B. 政治合意済み(米側の最終実装待ち・確認中)
- 自動車・部品: 15%へ引き下げ
- 現行の25%(232条)から15%への引き下げで合意(日本と同水準)。
- 注記: 運用開始のための最終的な米側告示(大統領令や官報)は未掲示との報道があり、実務開始時期の確認が必要です。
 
- 個別品目の緩和・優遇
- 航空機部品、ジェネリック医薬品: 関税ゼロ(韓国向け)。
- 木製品、医薬品など: 最も低い関税区分を適用。
- 半導体: 「台湾より不利に扱わない」ことを保証(今後の232条「半導体」調査の結果に連動)。
 
- 韓国側 対米コミットメント
- 投資: 3500億ドル
- (内訳: 現金2000億ドル(年200億ドル上限の分割)、造船1500億ドル(融資・出資の組み合わせ))
 
- 調達: エネルギー1000億ドル購入。
- 注記: 投資の設計・配分は、米商務長官が主宰する委員会が所管する予定です。
 
- 投資: 3500億ドル
4. 米日交渉との比較と相違点
- 米日合意の状況:
- 7月の骨子合意を受け、9月4日に大統領令(EO 14345)で実装済みです。
- 「国別相互関税15%(MFN込み上限扱い)」および「自動車・部品15%」が9月16日から発効・運用開始されています。
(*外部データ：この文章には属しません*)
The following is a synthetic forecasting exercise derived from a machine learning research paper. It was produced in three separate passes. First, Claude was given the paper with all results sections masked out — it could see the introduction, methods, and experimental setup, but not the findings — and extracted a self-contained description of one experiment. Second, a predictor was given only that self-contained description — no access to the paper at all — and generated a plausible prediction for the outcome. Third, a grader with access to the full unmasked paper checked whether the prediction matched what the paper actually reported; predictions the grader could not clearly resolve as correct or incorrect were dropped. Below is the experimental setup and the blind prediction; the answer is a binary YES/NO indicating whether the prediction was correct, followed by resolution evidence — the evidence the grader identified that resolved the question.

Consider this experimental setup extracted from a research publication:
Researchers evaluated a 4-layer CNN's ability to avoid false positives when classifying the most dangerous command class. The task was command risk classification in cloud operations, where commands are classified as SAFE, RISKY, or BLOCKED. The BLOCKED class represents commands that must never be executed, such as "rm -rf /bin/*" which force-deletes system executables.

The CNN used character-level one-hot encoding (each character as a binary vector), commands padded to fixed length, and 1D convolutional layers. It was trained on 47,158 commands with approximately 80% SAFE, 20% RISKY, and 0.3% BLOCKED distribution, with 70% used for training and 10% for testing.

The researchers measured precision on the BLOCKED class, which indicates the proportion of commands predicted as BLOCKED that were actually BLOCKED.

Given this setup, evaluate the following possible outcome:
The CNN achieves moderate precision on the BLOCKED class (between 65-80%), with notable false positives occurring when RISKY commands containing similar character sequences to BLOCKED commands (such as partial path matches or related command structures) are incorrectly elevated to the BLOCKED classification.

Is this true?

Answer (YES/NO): NO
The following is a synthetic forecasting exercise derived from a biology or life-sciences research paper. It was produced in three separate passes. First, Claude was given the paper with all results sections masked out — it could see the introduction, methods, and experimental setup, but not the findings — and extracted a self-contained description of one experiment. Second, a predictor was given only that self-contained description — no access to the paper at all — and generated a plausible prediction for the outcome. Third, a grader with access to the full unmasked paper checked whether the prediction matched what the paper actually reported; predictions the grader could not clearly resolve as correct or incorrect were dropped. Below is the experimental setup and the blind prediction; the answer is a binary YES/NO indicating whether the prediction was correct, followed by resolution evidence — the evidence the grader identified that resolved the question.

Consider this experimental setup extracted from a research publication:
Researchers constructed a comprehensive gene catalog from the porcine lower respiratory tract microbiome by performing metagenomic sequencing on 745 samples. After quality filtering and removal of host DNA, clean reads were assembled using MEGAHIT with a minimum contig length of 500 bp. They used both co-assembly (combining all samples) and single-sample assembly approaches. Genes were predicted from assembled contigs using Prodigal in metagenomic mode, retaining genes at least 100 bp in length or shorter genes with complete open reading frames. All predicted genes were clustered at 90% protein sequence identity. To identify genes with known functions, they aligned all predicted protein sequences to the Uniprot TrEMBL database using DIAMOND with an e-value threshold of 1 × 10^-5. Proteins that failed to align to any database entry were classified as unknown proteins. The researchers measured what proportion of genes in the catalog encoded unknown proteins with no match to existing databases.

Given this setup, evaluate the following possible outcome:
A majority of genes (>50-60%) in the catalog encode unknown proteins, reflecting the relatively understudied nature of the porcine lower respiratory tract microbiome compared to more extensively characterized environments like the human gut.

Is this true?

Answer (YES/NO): NO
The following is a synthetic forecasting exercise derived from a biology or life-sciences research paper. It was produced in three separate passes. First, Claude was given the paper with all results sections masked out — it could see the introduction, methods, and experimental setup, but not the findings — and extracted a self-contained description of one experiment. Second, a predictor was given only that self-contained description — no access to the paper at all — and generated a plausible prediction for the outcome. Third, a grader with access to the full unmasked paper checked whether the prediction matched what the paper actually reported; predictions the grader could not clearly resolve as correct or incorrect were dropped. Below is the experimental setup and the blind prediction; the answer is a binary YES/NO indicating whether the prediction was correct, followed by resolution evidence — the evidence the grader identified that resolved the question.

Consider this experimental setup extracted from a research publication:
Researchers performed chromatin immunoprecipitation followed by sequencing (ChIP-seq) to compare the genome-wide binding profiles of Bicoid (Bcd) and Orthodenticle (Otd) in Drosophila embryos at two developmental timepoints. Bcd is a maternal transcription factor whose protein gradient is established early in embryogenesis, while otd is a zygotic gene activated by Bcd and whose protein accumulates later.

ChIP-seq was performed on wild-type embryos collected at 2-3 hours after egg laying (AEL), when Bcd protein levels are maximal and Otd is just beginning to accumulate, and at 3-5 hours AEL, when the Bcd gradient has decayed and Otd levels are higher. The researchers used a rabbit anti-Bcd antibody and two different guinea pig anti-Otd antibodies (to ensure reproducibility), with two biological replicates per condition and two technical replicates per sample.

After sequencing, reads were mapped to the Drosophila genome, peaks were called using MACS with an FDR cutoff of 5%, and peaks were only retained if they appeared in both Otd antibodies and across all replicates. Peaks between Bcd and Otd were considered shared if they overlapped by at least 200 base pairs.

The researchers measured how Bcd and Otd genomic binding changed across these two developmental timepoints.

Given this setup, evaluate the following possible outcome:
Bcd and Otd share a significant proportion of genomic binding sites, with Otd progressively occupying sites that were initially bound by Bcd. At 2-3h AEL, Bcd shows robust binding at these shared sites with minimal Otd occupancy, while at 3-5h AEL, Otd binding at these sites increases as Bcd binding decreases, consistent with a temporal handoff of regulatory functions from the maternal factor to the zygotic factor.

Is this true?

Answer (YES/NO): YES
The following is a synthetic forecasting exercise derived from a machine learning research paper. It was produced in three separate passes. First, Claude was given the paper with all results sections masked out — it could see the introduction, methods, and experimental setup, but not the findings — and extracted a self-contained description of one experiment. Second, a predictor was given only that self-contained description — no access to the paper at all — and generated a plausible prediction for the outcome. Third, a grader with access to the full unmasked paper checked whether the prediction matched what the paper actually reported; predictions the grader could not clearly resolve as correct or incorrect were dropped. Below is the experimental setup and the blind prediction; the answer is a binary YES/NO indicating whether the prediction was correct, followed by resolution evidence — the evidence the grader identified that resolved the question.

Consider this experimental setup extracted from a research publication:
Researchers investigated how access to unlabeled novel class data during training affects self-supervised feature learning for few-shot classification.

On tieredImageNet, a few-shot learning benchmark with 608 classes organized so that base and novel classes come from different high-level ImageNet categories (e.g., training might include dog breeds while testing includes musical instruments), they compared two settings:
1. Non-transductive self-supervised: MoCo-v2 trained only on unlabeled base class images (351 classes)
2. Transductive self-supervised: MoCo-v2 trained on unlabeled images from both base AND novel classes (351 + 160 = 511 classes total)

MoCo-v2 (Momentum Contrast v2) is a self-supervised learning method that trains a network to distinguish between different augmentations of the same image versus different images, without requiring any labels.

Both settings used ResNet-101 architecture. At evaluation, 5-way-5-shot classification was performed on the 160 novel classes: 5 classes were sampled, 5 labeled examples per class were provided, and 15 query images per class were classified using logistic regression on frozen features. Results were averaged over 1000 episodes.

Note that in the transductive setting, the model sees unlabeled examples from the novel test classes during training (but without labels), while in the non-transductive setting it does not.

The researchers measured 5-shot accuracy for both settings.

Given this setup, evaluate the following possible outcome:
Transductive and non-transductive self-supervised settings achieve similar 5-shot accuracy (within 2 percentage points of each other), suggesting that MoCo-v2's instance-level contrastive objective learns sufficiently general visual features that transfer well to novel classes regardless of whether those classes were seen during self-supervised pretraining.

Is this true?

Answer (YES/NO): NO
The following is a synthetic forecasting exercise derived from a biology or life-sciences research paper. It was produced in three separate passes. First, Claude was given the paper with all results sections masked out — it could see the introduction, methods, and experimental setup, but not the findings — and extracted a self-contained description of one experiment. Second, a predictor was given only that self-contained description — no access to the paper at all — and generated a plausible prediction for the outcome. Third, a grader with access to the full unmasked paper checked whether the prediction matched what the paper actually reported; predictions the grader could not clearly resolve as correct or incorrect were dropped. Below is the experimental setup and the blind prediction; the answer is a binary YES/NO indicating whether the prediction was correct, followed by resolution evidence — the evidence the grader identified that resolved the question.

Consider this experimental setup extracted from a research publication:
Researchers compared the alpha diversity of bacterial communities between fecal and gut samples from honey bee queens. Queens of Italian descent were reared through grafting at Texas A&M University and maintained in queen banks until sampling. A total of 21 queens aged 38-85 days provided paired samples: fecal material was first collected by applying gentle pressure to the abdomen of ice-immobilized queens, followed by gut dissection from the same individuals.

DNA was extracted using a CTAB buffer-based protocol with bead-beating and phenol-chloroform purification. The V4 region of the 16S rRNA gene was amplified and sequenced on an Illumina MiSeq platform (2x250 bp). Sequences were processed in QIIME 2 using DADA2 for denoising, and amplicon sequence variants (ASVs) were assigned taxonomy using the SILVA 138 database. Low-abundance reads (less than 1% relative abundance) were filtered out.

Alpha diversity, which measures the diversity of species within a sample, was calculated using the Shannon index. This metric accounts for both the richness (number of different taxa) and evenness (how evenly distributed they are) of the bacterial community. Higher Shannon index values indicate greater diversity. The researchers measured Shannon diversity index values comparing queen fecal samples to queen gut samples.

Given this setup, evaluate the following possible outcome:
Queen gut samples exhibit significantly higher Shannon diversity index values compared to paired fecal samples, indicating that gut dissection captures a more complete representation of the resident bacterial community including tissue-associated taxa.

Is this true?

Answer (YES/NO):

- 民間航空機・部品はIEEPAと232条の双方を免除するなど、制度文書が完備しています。
 
- ビジネス視点の早見表(米韓 vs 米日)
| 論点 | 米韓(韓国) | 米日(日本) | 実務ポイント | 
| 枠組み | KORUS存続。ただしIEEPA/232条が上書き | 従来協定に加え、EO 14345で制度化 | FTAベースではなく大統領令ベースの可変制。撤回リスク管理を。 | 
| 国別相互関税 | 15%(8月7日適用) | 15%(9月16日発効、MFN込み上限扱い) | 仕入・販売価格式の見直し(「15%キャップ」の読み替え)が必要。 | 
| 自動車・部品(232) | 15%に引き下げで政治合意(実装文書は要確認) | 15%で運用開始済(9月16日~) | 対韓は発効告示の確認まで通関・契約の暫定条項を。 | 
| 航空機(民間) | 部品はゼロ(報道ベース) | 相互関税+232とも免除(民間航空機・部品) | 日本は航空機分で完全免除の明文化あり。韓国は部品ゼロの扱いを監視。 | 
| 半導体 | 台湾と同等以上の扱い保証(232調査の結果に依存) | 他国より不利にしない趣旨(232措置次第) | 232調査が東アジア各国へ波及。サプライチェーンの原産・加工証憑強化。 | 
| 鉄鋼・アルミ(232) | 50%の高関税維持 | 50%(日本向け一般免除なし。航空機関連は別) | 素材コストは日韓とも高止まり。米内製・在庫戦略の再設計が必須。 | 
| 投資・調達義務 | 投資3500億ドル+エネルギー1000億ドル | 投資5500億ドル、農産品・航空機等の購入 | コミット未達で関税再引き上げ条項あり(日本側EO)。実施KPIを随時確認。 | 
| 実装の確度 | 一部は未告示(自動車15%など) | 文書完備(EO・官報・CBP通達) | 日本は安定運用フェーズ、韓国は最終告示の追跡が要件。 | 
- 押さえるべき主な違い(日韓比較)
- 制度の成熟度: 日本は実装完了(EO 14345等で文書完備)。韓国は一部が政治合意段階(自動車15%など最終告示待ち)です。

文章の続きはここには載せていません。